An artificial intelligence program has developed its own language and no one can understand it.
OpenAI is an artificial intelligence systems developer – their programs are fantastic examples of super-computing but there are quirks.
DALLE-E2 is OpenAI‘s latest AI system – it can generate realistic or artistic images from user-entered text descriptions.
DALLE-E2 represents a milestone in machine learning – OpenAI’s site says the program “learned the relationship between images and the text used to describe them.”
A DALLE-E2 demonstration includes interactive keywords for visiting users to play with and generate images – toggling different keywords will result in different images, styles, and subjects.
But the system has one strange behavior – it’s writing its own language of random arrangements of letters, and researchers don’t know why.

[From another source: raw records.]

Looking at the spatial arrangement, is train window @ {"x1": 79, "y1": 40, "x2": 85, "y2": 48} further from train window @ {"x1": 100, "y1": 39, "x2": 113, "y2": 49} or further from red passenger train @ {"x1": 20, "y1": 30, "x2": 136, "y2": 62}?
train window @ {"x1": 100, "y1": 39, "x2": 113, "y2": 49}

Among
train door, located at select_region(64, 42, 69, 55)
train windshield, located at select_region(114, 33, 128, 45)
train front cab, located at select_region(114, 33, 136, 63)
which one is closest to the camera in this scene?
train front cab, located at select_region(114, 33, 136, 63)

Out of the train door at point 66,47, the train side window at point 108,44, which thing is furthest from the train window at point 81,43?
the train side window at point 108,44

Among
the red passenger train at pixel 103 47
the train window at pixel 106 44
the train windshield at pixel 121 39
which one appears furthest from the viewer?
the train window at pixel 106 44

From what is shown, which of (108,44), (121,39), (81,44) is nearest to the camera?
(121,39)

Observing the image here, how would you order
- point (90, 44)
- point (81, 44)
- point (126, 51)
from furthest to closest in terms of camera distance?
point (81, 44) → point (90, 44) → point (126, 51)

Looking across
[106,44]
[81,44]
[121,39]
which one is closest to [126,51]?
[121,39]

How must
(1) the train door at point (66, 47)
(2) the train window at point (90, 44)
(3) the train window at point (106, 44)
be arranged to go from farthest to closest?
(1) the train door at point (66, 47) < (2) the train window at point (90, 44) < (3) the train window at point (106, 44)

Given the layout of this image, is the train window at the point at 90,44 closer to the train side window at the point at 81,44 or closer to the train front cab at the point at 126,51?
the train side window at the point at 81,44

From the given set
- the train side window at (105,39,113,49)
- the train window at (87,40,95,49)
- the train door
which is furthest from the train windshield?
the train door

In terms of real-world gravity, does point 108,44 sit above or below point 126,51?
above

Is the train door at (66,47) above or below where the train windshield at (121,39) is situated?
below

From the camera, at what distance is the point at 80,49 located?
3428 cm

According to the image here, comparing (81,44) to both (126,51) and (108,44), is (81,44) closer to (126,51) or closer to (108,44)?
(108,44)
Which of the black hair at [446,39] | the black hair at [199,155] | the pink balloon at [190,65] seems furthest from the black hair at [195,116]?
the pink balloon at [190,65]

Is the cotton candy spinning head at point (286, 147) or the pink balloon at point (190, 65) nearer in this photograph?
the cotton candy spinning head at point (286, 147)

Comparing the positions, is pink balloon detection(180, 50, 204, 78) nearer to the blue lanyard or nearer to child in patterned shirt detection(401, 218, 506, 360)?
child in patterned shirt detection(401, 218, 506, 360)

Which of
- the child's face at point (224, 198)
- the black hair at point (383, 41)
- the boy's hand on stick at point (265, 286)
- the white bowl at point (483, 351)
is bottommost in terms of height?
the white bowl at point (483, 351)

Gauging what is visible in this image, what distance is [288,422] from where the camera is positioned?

Giannis Daras, a computer science Ph.D. student at the University of Texas, published a Twitter thread detailing DALLE-E2’s unexplained new language.
Daras told DALLE-E2 to create an image of “farmers talking about vegetables” and the program did so, but the farmers’ speech read “vicootes” – some unknown AI word.
Daras fed “vicootes” back into the DALLE-E2 system and got back pictures of vegetables.
“We then feed the words: ‘Apoploe vesrreaitars’ and we get birds.” Daras wrote on Twitter.
“It seems that the farmers are talking about birds, messing with their vegetables!”
Daras and a co-author have written a paper on DALLE-E2’s “hidden vocabulary”.
They acknowledge that telling DALLE-E2 to generate images of words – the command “an image of the word airplane” is Daras’ example – normally results in DALLE-E2 spitting out “gibberish text”.
When plugged back into DALLE-E2, that gibberish text will result in images of airplanes – which says something about the way DALLE-E2 talks to and thinks of itself.
Some AI researchers argued that DALLE-E2’s gibberish text is “random noise“.
Hopefully, we don’t come to find the DALLE-E2’s second language was a security flaw that needed patching after it’s too late.